SUPPLIED PASSAGE
Elizabeth Muller’s press statement in support of anti-CO2 alarmism is extreme:
Elizabeth Muller, co-founder and Executive Director of Berkeley Earth, said she hopes the Berkeley Earth findings will help “cool the debate over global warming by addressing many of the valid concerns of the skeptics in a clear and rigorous way.” This will be especially important in the run-up to the COP 17 meeting in Durban, South Africa, later this year, where participants will discuss targets for reducing Greenhouse Gas (GHG)emissions for the next commitment period as well as issues such as financing, technology transfer and cooperative action.
She is strongly implying that BEST’s findings not only support the CO2 theory of late 20th century warming, but justify radical worldwide government action to reduce carbon emissions.
Richard Muller’s statement of ignorance on the cause of the observed warming is equally absolute:
What Berkeley Earth has not done is make an independent assessment of how much of the observed warming is due to human actions.
Contradictory, yes, but also explanatory. Muller et al. must be so ignorant of this climate science subject that they are brand-new to that they are not even aware that the leading competing climate theory, where solar-magnetic activity modulates cloud formation, also predicts and explains late 20th warming. All they know is that the CO2 theory predicts warming, prompting them to see evidence of warming as evidence for that theory.

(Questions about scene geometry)
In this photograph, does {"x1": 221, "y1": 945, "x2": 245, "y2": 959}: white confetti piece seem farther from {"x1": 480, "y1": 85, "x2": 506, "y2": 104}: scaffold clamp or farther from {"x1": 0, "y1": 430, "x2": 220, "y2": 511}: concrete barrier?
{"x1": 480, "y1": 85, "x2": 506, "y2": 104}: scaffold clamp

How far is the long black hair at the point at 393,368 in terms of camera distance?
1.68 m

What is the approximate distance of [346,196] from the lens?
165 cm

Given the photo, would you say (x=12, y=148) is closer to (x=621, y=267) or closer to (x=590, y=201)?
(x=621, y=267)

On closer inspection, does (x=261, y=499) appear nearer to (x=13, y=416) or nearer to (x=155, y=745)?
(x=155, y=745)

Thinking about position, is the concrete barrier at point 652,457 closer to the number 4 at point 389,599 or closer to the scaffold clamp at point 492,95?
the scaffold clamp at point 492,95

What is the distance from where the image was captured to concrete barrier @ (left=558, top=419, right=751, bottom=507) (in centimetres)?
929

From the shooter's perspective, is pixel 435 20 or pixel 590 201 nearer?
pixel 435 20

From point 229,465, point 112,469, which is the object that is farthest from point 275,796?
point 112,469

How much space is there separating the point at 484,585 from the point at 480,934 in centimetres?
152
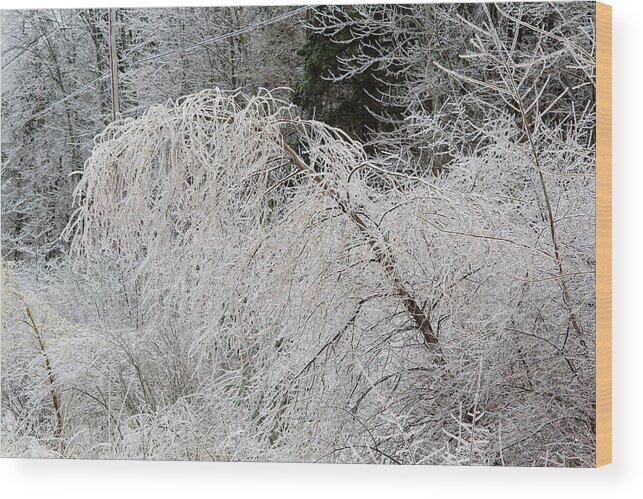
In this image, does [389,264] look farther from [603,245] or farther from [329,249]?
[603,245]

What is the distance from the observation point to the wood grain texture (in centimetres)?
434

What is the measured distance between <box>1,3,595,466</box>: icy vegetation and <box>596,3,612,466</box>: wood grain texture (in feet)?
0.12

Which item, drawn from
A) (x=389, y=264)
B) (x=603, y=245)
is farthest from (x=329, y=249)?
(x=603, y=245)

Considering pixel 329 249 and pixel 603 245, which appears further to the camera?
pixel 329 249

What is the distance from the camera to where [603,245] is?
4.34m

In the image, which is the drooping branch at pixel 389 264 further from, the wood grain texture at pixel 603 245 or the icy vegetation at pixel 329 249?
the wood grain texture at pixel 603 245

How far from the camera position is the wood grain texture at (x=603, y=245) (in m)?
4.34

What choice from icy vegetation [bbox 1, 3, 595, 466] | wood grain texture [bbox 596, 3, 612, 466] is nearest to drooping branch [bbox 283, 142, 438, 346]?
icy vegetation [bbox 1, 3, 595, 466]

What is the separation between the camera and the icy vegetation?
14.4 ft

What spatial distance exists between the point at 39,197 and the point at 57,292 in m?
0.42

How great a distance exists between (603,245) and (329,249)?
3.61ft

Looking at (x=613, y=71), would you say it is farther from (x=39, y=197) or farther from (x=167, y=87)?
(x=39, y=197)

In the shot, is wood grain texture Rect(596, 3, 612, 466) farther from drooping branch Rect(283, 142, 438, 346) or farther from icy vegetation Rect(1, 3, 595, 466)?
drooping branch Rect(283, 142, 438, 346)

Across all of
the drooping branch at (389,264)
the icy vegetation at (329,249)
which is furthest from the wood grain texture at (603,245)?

WRITTEN EXERCISE
Continue the passage on the Berkeley Earth statements, starting after its final sentence.

REPLY TO THE EXERCISE
This is the only logical explanation for Muller vs. Muller, and it would also explain why BEST made such a complete hash of the only part of their data that does have any power to discriminate between CO2-warming and solar-warming.
Opposite temperature predictions for quiet-sun era
If late 20th century warming was mostly caused by the industrial release of atmospheric CO2, then warming should be continuing apace, but if 20th century warming was mostly caused by the 80 year grand maximum of solar activity that waned in the 1990’s and ended in 2005, then planetary temperature (as measured by the heat content of the oceans) should have been falling for several years now. In a less smooth way, surface temperatures would also be passing the peak of the Modern Warm period.
Nature is right now conducting an ideal experiment for determining which theory is right, but on this crucial part of the temperature record—what happened when solar activity waned and then dropped into the cellar—BEST’s presentation is remarkably confused. The sample station analysis that they released shows substantially more post-98 cooling than any of the other land records, while their full data set has recent temperatures going up compared to the other records.
Here is a zoom-in on figure 1 from BEST’s “decadal variations” paper. It shows the most recent temperatures for a sub-sample of temperature stations (“[this] Berkeley Earth data were randomly chosen from 30,964 sites that were not used by the other groups”):

Wow, this sub-sample really favors the sun as the primary driver of climate, certainly compared to the NOAA, GISS and Hadley evidence. The BEST temperatures are equal or above the other temperature records throughout the 80’s and 90’s, then drop precipitously below them over the last ten years, as the sun has gone quiet.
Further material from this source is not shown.